A literatura vive tempos democráticos. Hoje a edição de livros é acessível a qualquer um. Todos podem aderir a blogs ou editoras on-line que publicam os livros de quem quer que seja. Com isso, todo mundo que se diz escritor vira um escritor.

Será?

         Lamento discordar, mas o fazer literário envolve muito mais coisas além da publicação de uma obra.

         Na minha carreira, muitas vezes me defini com orgulho como uma “operária das letras”, uma profissional que não encarava a escrita como tarefa de uma elite superior, mas colocava a “mão na massa”, sem preguiça ou esnobismo.

         Creio que todo artista, se quer ser profissional, precisa arregaçar as mangas e se dedicar cotidianamente ao fazer artístico. Curioso é que de modo geral as pessoas aceitam que um músico, um pintor ou bailarino dediquem muitas horas diárias no exercício de sua arte para ganharem excelência, mas acreditam na “magia da escrita”. Como se o escritor vivesse “de inspiração”, quando uma Musa misteriosa soprasse nos seus ouvidos todo o conteúdo da obra, de maneira mágica e de certa forma indolor.

         Não é assim que funciona. 

         Já dizia um poeta que escrever é “10% inspiração e 90% transpiração”. A ideia-base para um enredo até pode surgir de maneira esotérica e misteriosa, mas o livro não sai inteirinho desse modo sobrenatural. Há que fazer uma, duas, dez versões da mesma história. Há que montar e desmontar a carpintaria literária; reescrever um diálogo dezenas de vezes para conseguir a almejada coloquialidade, há que se prestar muita atenção no mundo real que embasa a história ficcional e se faça muita pesquisa para conseguir o que se planeja.

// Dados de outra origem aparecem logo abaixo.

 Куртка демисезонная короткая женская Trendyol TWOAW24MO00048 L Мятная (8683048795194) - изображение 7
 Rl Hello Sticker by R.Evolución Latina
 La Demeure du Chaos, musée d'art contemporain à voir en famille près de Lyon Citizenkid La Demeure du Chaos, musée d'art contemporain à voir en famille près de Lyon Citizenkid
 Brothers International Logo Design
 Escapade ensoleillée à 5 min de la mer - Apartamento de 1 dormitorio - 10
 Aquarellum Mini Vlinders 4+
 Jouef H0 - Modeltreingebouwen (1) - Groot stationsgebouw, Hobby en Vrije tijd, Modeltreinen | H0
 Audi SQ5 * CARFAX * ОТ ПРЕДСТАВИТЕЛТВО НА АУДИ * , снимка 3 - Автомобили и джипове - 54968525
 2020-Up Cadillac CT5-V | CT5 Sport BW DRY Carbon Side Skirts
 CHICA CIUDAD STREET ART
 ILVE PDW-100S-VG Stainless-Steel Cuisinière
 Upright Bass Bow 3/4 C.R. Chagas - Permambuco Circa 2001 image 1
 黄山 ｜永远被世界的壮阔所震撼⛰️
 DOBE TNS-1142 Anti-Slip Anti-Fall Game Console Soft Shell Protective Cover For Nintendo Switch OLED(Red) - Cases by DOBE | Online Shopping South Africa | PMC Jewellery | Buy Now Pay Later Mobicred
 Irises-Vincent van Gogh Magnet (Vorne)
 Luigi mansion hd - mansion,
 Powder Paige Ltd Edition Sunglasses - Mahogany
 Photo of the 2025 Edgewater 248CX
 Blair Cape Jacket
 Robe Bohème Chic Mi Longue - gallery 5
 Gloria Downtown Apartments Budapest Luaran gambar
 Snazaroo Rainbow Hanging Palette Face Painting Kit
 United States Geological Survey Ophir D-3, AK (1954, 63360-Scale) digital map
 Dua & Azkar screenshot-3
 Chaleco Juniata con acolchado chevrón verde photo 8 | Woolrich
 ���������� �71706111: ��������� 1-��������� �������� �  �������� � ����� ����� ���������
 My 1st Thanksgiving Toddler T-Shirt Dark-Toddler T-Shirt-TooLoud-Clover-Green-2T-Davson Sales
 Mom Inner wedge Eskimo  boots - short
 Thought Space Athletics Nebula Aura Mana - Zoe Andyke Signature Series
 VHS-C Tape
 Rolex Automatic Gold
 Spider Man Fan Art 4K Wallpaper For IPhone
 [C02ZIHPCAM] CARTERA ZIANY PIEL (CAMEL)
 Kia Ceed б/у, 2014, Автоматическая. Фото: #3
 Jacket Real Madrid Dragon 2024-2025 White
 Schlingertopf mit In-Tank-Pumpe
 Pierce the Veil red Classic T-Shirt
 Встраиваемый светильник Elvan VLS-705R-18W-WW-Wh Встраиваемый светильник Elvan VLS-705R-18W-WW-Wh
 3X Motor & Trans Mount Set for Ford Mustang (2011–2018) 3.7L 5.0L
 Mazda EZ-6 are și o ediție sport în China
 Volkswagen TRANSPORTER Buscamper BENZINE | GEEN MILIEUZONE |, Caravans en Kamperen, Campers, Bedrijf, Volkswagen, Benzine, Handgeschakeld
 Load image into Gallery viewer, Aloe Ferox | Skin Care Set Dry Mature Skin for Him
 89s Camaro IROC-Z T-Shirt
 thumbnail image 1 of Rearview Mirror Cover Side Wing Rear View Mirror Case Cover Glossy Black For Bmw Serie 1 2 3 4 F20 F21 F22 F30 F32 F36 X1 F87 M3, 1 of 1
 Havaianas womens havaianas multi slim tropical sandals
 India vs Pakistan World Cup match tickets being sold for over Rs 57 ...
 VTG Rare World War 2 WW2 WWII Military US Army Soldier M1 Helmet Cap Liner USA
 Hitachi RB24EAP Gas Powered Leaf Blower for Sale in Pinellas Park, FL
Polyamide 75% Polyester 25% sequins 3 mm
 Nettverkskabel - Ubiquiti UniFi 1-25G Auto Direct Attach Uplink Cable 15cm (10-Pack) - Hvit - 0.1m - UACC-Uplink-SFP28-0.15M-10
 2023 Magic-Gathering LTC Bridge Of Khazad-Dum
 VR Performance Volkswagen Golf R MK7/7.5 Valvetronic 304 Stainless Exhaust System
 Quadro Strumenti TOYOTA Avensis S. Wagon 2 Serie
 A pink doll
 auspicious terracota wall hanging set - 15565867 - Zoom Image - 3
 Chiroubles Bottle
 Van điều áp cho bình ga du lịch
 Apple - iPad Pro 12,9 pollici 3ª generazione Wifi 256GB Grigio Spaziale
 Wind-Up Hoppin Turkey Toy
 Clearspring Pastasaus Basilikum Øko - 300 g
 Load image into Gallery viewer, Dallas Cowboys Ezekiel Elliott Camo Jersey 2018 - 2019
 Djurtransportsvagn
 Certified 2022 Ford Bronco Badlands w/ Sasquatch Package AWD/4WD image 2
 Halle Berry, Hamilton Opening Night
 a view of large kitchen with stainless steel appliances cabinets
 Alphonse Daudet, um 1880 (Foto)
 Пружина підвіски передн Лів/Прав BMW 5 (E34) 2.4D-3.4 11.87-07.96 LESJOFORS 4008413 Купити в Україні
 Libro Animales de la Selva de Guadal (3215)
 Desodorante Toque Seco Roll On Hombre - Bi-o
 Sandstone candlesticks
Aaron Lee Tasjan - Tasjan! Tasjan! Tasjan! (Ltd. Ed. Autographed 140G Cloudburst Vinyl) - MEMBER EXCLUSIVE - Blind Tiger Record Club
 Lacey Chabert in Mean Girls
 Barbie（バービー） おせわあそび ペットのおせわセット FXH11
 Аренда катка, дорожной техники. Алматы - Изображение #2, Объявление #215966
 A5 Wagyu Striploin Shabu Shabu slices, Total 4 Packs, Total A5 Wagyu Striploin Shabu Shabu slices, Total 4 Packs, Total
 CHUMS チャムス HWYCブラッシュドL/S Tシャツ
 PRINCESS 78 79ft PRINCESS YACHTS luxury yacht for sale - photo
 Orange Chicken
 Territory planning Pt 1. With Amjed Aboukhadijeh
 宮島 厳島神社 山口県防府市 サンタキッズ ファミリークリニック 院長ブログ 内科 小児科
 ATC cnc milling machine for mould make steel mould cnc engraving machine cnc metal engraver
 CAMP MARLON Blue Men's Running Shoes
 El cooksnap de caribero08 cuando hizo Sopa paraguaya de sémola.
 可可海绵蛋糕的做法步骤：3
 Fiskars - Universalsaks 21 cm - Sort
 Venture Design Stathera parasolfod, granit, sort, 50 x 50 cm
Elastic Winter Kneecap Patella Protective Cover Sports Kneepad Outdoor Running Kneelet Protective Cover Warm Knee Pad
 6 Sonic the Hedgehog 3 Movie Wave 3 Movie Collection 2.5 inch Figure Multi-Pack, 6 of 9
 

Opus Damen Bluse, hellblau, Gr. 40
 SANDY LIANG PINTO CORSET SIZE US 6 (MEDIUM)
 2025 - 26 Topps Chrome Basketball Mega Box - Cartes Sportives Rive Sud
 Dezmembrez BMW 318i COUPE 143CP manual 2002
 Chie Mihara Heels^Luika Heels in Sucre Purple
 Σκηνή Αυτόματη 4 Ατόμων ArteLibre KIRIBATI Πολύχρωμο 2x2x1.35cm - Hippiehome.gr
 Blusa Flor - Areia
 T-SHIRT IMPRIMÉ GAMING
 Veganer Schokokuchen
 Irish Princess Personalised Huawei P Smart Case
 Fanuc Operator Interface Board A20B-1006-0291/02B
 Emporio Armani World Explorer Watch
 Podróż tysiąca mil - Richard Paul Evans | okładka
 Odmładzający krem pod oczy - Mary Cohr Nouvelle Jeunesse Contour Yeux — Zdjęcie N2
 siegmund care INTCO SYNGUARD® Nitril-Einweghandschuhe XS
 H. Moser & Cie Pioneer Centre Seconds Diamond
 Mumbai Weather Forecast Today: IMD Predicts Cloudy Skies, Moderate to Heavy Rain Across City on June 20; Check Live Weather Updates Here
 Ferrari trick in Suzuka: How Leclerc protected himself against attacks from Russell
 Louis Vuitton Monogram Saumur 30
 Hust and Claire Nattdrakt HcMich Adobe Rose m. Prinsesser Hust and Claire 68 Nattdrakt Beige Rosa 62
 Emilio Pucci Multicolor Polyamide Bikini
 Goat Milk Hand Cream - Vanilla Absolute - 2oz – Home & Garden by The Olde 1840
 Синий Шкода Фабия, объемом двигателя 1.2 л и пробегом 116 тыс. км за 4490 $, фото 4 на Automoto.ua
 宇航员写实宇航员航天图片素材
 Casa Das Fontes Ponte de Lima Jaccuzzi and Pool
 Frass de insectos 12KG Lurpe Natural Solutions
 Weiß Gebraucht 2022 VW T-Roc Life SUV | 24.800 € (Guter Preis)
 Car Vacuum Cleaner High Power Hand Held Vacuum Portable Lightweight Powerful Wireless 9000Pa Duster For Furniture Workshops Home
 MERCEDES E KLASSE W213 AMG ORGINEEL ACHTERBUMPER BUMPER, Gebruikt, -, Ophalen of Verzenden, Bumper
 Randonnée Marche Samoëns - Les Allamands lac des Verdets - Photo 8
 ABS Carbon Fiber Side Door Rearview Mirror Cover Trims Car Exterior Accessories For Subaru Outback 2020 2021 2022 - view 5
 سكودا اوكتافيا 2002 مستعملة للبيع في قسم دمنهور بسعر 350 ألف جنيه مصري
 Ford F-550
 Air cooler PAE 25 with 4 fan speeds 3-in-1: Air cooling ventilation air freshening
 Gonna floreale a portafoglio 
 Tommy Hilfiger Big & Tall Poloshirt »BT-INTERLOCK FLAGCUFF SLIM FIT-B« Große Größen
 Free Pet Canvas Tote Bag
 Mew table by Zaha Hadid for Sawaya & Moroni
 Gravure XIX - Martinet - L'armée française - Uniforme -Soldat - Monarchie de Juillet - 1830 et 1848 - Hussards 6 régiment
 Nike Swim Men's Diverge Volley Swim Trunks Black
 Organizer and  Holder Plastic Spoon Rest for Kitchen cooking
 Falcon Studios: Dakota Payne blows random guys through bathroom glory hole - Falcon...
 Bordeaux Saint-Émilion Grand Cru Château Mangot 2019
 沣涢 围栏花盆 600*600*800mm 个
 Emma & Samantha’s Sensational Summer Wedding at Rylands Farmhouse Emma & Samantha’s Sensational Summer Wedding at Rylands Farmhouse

         Sempre acreditei na pesquisa. Mesmo nos primeiros livros, que aparentemente nasciam de minha vivência – caso de CRESCER É PERIGOSO, por exemplo, em que lecionava em colégio paulistano com centenas de alunos ‘orientais’ – nunca me ative às primeiras impressões. Entrevistei uma colega nissei, pesquisei palavras cotidianas em japonês e li livros sobre imigração dos japoneses em São Paulo para criar o meu Gustavo, adolescente sansei enfrentando seus dilemas de ser “diferente” dos colegas mais europeizados. Para caracterizar o dono de um “pet” diferente (no caso, um lagarto), fui conversar com o dono de lagartos e cobras, em O PRIMEIRO DIA DE INVERNO. Li miudamente a obra de Edgar Alan Poe para criar o clima de mistério em A MALDIÇÃO DO SILÊNCIO. Mais recentemente, viajei para a Amazônia (no caso, Acre e Amapá) para conseguir a realidade pretendida em FRONTEIRAS e MARCO ZERO. Pesquisar é importante! Mas sei também que a pesquisa em sim mesma não cria um bom livro. Listar uma sequência de dados científicos não faz de uma obra algo ficcional, resulta quase em tese de mestrado.

Então o que define um escritor?

O artesanato da literatura se faz com dedicação, observação, leitura, pesquisa. Recursos que estão cada vez mais acessíveis na mídia. O candidato a escritor pode ter em segundos todo o pacote do livro, descobrir uma imensa lista de temas prováveis; “n” modelos narrativos à maneira um escritor X ou Y ou seu estilo com dezenas de exemplos.

Atualmente, cada vez mais recursos facilitam a escrita. O ChatGPT, por exemplo, promete um futuro em que todos, democraticamente, podem escrever “à maneira” desse ou daquele autor.

O futuro parece acessível para qualquer escritor, a literatura é um pacote bem servido. Porém a amarração desse pacote-livro carece do fio de linha artesanal, que se chama talento.

Talento é essa aptidão inata, capacidade natural que separa o habilidoso do talentoso. Isso não se consegue pesquisando em internet. É um dom e também uma conquista.

Pretendo falar mais sobre talento em meu próximo tema de GARRAFAS AO MAR.